Hierarchical strategy does help a bit. However, it is not as fundamental as the PS communication pattern. Consider the following example:
You have N worker machines connected to the same network switch, and each worker has only 1 GPU. In this case, the topology is flat -- no hierarchy at all. In this case, you'll find the analysis in rationale.md still applies. PS communication pattern has less traffic volume from worker's stand point of view.
Not really. Consider the above flat N-worker example again. No matter with which allreduce strategy, the conclusion of PS vs. allreduce does not change.
Okay, I get that PS has less traffic from workers. But, PS Push and Pull are not duplex, and waste half bandwidth?
BytePS does not have this problem. It can fully utilize bi-direction network bandwidth. The key ideas are tensor partitioning and pipelining. For example, you have a 100MB tensor to be pushed and pulled. Inside BytePS, we will partition the tensor into small pieces. After pushing the first piece, we will start pulling the first piece. At the same time, we will start pushing the second piece. And so on. For most of the time except the first piece and the last piece, the bi-directional bandwidth is fully utilized.
There are indeed specialized physical server designs doing that. Unfortunately, cloud or shared clusters usually prefer not do this. This is because, as a matter of fact, many training jobs are not distributed. For these jobs, users want the GPUs to be deployed as dense as possible and the network bandwidth requirement is low.
If you are building your own cluster for a single dedicated distributed training job, of course you can go with the HPC route, carefully calculate the best ratio between GPUs and NICs, build a homogeneous cluster and use allreduce. However, please realize that cloud and shared clusters are not HPC. This is the whole point of BytePS.
Does PS architecture impose heavier cross rack traffic, and may be impacted by physical network over-subscription ratio?
This is true. For a large job that workers and PS cannot fit side a rack, PS does have more cross-rack traffic.

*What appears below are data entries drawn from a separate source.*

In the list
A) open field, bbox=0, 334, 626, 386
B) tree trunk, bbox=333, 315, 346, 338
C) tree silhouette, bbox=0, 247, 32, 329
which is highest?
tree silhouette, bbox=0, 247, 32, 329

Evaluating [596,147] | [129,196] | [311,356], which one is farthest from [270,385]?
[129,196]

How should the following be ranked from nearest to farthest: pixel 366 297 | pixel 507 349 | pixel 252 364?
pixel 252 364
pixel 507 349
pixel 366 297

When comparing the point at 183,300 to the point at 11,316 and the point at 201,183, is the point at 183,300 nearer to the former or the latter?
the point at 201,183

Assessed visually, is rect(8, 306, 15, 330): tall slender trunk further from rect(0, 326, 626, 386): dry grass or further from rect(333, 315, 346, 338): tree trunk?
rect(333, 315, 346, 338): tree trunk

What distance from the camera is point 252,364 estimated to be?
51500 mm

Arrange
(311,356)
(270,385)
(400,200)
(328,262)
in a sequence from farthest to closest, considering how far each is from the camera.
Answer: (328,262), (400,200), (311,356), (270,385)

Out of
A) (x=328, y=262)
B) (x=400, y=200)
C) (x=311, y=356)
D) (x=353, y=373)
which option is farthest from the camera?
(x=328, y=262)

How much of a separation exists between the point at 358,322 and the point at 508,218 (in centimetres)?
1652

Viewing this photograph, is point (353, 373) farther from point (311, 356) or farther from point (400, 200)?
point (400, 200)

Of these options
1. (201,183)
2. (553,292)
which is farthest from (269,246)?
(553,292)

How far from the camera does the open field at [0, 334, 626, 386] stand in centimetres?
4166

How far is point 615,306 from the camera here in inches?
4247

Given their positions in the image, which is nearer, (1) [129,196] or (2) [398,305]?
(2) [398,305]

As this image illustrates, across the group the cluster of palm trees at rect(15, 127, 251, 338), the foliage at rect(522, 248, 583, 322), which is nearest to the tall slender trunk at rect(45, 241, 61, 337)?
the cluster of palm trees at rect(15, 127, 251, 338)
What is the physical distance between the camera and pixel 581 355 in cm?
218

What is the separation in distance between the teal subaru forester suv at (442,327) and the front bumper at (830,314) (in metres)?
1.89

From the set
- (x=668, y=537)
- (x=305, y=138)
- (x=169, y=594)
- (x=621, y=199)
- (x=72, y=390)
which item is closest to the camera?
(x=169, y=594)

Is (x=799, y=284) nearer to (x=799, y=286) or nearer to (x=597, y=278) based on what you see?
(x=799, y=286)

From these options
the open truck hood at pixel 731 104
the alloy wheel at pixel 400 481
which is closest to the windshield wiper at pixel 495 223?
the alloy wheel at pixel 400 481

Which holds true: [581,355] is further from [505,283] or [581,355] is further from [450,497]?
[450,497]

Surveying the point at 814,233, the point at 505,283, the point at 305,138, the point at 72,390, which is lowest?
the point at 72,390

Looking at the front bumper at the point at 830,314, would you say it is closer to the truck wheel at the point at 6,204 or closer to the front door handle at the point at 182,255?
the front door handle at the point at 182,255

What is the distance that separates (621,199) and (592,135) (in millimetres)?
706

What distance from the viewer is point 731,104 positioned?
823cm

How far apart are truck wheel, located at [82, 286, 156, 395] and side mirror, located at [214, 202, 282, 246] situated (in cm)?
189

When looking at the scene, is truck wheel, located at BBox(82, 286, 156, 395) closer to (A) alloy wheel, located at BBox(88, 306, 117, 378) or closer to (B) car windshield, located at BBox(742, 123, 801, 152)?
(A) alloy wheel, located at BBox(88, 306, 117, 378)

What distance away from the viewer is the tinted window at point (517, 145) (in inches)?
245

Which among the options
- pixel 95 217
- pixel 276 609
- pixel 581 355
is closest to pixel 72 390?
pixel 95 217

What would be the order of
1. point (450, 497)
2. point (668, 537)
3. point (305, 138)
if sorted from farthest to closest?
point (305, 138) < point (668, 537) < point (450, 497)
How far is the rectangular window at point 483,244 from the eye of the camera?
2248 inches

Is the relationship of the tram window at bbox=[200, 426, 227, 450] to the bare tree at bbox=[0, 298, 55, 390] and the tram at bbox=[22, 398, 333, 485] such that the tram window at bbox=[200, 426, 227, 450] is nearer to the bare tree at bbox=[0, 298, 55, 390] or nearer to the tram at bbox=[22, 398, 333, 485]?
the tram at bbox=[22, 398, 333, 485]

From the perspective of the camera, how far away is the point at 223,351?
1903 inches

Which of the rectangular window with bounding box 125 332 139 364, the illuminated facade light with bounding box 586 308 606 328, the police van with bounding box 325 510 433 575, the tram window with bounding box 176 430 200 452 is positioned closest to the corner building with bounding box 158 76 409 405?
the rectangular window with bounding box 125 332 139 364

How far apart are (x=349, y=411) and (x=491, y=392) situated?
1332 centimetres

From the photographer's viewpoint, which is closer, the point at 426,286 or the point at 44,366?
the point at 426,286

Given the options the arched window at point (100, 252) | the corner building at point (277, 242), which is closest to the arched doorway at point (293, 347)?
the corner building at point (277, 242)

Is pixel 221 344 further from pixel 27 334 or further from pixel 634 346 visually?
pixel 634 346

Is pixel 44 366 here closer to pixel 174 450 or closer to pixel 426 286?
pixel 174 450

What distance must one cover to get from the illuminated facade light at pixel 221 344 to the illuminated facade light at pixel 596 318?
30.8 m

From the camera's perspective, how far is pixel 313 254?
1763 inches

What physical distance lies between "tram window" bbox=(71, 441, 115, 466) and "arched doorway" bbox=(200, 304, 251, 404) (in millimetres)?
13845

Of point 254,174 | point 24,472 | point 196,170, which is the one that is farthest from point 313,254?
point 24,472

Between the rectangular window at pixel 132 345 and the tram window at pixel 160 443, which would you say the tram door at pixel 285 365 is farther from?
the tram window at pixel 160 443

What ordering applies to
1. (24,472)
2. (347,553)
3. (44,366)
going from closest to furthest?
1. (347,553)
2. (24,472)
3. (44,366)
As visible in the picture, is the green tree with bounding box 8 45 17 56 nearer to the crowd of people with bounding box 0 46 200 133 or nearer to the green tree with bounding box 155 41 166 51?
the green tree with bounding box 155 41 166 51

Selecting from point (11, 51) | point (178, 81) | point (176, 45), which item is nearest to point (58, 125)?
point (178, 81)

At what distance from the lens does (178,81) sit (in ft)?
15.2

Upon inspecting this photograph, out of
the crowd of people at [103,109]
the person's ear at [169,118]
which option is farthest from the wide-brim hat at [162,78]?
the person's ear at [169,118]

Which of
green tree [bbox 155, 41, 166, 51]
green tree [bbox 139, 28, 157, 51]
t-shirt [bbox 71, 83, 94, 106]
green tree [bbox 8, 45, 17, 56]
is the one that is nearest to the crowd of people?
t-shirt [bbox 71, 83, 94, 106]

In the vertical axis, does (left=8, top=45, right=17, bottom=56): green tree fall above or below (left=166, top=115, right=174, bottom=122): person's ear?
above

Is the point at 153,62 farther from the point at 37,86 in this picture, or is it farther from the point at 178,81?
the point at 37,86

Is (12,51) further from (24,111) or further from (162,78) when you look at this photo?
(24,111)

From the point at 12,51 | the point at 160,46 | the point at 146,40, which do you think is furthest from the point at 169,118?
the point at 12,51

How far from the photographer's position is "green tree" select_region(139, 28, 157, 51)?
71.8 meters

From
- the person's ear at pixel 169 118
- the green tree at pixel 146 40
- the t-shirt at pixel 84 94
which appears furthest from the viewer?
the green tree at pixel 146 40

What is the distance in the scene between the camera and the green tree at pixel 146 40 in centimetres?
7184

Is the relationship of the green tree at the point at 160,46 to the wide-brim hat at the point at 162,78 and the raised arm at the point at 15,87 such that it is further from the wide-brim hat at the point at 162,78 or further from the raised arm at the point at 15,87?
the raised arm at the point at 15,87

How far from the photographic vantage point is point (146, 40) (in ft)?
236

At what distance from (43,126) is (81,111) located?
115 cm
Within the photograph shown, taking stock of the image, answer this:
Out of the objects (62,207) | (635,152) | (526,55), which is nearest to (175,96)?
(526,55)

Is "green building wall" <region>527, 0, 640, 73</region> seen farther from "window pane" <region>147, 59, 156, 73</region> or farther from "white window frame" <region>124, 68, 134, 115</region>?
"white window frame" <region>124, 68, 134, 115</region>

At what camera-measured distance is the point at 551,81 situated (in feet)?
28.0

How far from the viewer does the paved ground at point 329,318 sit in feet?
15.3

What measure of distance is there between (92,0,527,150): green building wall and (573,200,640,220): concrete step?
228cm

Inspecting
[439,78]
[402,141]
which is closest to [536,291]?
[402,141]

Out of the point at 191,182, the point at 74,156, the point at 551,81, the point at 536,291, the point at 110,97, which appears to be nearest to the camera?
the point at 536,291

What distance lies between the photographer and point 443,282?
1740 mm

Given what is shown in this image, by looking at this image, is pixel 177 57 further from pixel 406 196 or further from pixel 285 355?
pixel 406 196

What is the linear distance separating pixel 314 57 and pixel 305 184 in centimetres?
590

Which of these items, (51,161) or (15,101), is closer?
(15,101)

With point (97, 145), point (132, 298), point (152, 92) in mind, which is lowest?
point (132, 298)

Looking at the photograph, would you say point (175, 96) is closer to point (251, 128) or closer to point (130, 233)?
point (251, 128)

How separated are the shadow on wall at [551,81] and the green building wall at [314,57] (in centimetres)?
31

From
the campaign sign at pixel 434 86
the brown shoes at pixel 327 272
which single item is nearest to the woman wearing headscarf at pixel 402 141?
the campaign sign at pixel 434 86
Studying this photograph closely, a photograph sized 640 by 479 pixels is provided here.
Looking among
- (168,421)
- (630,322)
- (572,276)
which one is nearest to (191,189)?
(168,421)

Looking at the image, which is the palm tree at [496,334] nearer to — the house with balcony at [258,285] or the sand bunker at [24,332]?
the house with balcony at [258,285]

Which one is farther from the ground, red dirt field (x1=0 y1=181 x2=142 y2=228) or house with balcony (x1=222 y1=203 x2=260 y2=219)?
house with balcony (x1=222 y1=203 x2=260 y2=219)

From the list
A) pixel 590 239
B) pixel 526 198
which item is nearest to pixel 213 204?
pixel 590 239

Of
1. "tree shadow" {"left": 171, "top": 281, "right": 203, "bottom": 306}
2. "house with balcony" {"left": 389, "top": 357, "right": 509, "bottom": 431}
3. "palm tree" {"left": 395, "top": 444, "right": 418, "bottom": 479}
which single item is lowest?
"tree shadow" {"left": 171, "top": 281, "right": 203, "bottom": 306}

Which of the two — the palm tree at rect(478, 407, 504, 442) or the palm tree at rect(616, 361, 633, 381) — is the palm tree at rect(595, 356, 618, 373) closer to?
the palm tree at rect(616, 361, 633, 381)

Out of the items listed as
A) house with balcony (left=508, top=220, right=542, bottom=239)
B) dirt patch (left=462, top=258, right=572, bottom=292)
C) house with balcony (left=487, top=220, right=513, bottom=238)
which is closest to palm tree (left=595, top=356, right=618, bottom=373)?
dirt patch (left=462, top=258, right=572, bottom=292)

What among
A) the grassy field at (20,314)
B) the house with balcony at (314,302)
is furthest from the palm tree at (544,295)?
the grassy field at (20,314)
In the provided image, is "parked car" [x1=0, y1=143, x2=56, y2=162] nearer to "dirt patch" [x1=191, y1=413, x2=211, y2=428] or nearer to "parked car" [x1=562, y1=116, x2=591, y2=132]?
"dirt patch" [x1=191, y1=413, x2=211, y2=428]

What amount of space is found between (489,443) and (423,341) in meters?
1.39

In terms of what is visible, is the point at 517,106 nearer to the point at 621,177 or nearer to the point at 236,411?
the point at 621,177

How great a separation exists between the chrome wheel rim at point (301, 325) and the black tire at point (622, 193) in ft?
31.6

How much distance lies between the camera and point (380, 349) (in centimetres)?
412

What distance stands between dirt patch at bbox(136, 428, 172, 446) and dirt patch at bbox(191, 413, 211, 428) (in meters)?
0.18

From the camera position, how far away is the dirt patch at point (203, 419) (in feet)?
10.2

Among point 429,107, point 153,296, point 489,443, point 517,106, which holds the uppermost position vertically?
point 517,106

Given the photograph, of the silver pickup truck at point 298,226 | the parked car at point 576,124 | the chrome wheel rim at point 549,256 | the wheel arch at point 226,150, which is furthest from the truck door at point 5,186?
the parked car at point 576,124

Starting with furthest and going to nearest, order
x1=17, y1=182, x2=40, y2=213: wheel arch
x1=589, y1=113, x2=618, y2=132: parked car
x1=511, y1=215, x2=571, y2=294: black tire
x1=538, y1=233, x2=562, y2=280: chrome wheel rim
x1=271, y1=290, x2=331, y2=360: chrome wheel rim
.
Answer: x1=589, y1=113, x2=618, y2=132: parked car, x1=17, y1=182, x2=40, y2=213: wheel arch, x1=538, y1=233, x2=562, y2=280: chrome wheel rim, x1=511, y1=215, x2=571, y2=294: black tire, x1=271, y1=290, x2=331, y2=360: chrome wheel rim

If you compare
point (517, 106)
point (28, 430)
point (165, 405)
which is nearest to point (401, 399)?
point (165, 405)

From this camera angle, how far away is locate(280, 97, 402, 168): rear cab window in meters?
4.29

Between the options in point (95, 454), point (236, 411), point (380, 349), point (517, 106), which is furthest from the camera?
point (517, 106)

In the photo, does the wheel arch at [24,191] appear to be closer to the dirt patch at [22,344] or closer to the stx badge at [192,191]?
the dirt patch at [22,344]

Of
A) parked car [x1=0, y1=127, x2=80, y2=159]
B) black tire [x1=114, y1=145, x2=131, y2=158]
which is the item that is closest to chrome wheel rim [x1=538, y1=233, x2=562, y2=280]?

However, the comparison with allreduce in real life is more complicated. It depends on how well you can control the physical job placement and allreduce rings. If you don't have the full control of placement, or your MPI/NCCL rank assignment is not physical network topology-aware, allreduce would face the exactly same problem. NCCL and most MPIs today are unaware of physical network topology, unless specifically designed for a given HPC.
Don't be scared of the oversubscription ratio. It exists for a reason -- usually, not all servers in a rack are simultaneously busy on networking. Multiple researches from major cloud providers show that the average bandwidth utilization is low. Remember, this is a shared cluster, not everyone is running distributed training.
With BytePS, we want to share two key insights --
- Cloud, either public or private, is different from HPC. Using ideas from HPC is a shortcut, but not optimal.
- In a (public or private) cloud, PS architecture is theoretically better than allreduce, with minimal additional costs.
BytePS is a realization of the idea.